As fun and inspiring as the shows are, I am an introvert and need a good amount of time to recover from the outpouring of energy at each show, and that means losing 3 full weekends on show months. The worst in this respect was SPX, which was in all accounts a spectacular show--I spent a lot of time with wonderful people, a record number of my books found new readers, and the crowd was delightfully friendly--but by happenstance, the show was sandwiched between two immensely stressful weeks in my personal life, so I was too distracted to really enjoy the joys of the show. Plus, somehow the decibel-level of the expo room (which didn't seem louder than any other) damaged my ears to the point that they still haven't quite recovered. (Hush hush, children. Off to the doctor.) It was a perfect storm of exhaustion, and I felt like I needed all of October to sit in a quiet room to regain composure...and because 2013 has been non-stop, that "rest" manifested in 2 exciting but, again, totally consuming October freelance projects. I look back on the year grateful for the people I met and the audience my book has found, but regretful that I didn't give myself the time to make as much new work as I intended.
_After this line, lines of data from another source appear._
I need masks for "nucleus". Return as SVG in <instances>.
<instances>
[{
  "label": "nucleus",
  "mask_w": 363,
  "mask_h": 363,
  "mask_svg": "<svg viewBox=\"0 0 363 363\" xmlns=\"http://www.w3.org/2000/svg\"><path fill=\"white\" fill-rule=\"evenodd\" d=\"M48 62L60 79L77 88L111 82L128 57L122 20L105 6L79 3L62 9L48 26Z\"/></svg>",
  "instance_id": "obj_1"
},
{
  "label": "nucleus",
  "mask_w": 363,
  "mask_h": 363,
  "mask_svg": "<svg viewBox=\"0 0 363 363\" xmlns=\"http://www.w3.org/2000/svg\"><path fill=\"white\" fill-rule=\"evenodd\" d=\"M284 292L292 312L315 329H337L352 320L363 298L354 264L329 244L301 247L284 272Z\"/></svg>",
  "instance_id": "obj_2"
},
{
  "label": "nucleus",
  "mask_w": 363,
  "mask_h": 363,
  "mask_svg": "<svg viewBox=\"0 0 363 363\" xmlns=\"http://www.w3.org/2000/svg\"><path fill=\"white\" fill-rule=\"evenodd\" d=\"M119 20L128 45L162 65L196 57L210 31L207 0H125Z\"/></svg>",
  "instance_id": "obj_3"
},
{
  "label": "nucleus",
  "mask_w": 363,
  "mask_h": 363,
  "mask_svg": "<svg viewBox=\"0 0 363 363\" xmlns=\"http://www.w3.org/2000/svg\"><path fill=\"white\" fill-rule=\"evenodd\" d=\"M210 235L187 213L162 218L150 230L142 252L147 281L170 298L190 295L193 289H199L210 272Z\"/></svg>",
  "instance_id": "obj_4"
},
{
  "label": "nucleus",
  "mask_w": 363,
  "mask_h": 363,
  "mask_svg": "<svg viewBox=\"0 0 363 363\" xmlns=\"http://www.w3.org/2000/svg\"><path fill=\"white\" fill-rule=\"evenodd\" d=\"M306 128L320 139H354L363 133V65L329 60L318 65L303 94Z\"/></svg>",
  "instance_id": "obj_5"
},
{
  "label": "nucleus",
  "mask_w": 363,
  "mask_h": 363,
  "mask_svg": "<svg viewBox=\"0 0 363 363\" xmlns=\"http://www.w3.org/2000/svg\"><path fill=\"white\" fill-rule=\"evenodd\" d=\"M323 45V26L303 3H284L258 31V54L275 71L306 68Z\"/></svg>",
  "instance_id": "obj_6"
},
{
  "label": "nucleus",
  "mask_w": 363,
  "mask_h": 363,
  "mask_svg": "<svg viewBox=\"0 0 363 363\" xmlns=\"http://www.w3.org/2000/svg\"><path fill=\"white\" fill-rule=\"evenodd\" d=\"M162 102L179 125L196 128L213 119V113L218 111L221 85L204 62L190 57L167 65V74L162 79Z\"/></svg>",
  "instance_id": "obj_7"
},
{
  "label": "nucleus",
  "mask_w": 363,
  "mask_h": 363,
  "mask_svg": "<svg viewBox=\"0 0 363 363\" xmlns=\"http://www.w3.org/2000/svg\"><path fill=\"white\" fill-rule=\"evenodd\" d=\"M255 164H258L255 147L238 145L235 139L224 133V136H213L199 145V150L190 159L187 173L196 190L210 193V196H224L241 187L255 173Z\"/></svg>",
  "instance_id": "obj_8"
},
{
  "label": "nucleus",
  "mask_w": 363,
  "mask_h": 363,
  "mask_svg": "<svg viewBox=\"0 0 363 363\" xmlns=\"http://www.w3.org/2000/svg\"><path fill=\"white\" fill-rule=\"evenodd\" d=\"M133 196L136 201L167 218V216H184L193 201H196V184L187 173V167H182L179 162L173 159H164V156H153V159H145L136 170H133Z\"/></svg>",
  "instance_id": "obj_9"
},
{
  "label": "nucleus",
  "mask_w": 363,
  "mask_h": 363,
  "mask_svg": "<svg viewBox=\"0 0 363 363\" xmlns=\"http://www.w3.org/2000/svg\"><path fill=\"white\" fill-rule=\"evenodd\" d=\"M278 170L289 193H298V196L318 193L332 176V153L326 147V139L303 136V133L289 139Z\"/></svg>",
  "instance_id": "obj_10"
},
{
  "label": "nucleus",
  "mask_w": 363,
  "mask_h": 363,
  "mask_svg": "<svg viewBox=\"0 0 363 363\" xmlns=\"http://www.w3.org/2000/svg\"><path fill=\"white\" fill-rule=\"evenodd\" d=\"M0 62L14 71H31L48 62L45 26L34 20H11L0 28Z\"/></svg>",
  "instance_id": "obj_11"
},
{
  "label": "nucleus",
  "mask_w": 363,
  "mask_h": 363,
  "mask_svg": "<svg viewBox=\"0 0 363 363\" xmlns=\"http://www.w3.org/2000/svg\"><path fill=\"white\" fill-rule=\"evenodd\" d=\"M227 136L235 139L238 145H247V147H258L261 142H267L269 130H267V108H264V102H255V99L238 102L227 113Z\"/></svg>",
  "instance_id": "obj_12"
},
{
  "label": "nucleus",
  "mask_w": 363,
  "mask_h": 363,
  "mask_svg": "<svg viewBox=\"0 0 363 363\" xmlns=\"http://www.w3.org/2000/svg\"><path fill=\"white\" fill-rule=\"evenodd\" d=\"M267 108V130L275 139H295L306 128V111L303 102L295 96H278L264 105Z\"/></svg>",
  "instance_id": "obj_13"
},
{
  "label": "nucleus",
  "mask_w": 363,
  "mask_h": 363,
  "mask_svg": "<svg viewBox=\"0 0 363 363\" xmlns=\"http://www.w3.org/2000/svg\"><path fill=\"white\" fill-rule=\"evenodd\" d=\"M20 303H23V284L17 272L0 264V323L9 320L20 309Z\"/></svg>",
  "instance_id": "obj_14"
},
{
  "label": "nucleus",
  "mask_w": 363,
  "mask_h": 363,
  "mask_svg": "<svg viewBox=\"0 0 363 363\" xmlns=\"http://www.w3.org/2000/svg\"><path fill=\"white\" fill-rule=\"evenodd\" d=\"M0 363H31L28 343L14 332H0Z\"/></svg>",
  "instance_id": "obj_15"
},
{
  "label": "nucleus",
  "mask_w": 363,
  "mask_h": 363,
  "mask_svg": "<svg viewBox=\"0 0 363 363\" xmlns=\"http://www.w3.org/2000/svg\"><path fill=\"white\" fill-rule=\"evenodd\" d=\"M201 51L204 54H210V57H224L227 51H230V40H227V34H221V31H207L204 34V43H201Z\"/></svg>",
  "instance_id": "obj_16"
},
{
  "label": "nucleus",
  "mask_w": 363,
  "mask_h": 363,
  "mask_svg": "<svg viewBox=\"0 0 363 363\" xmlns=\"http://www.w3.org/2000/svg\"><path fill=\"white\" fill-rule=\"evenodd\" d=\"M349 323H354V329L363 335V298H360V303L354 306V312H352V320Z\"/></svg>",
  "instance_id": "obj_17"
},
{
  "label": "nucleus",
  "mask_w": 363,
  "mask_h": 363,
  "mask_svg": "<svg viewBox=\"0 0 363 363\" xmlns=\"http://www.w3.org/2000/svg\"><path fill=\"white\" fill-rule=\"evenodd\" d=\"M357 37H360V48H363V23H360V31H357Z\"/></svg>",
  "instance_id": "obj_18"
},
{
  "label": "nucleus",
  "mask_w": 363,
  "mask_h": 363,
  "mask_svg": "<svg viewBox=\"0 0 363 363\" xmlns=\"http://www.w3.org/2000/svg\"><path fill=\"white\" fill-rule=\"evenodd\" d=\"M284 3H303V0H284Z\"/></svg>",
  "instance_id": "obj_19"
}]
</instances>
4) I really need to insulate my studio. In February I moved to a new apartment with a sun room off the front, with 3 walls of windows. It's glorious in spring and fall, but makes the surface of Venus seem cool in the summer and it's straight-up Hoth in the winter. After years of working at a dining room table or a small desk in the corner of my living room, I revel in having space to work privately, but it needs to be functional. Too many could-have-been-work days were disrupted by unlivable temperatures. No more in 2014!
5) I need to practice better self-care, and be less moved by flattery and obligation. As 2013 steamrolled along, there emerged a growing gap between who I say I am and what I actually do with my time, and that gulf has nurtured a small and manageable but mean-spirited depression. I identify as an artist, but I have felt too exhausted to put pen to paper on more nights than not. I identify as an athlete, but have been too ground down to move off the couch or feed myself nourishing food. This isn't to say I wish I had said no to any opportunities that emerged from the ether: as an early-career artist, it is humbling, encouraging and genuinely surprising to be recognized for the work I put care and thought in to, but here it is at the end of 2013 with TCAF '14 just around the corner, and I am nowhere closer to being done with Sounds and Seas II than I was in August. This is a long game, and I need to pace myself better; I get distracted by the glitter and attention that comes with little projects, things that I can quickly share for which I get immediate gratification for sharing and pleasant pats on the back, but immediately afterward I wish I had spent the time on a bigger, more meaningful project. Time to finally take that to heart and focus on the long game in 2014.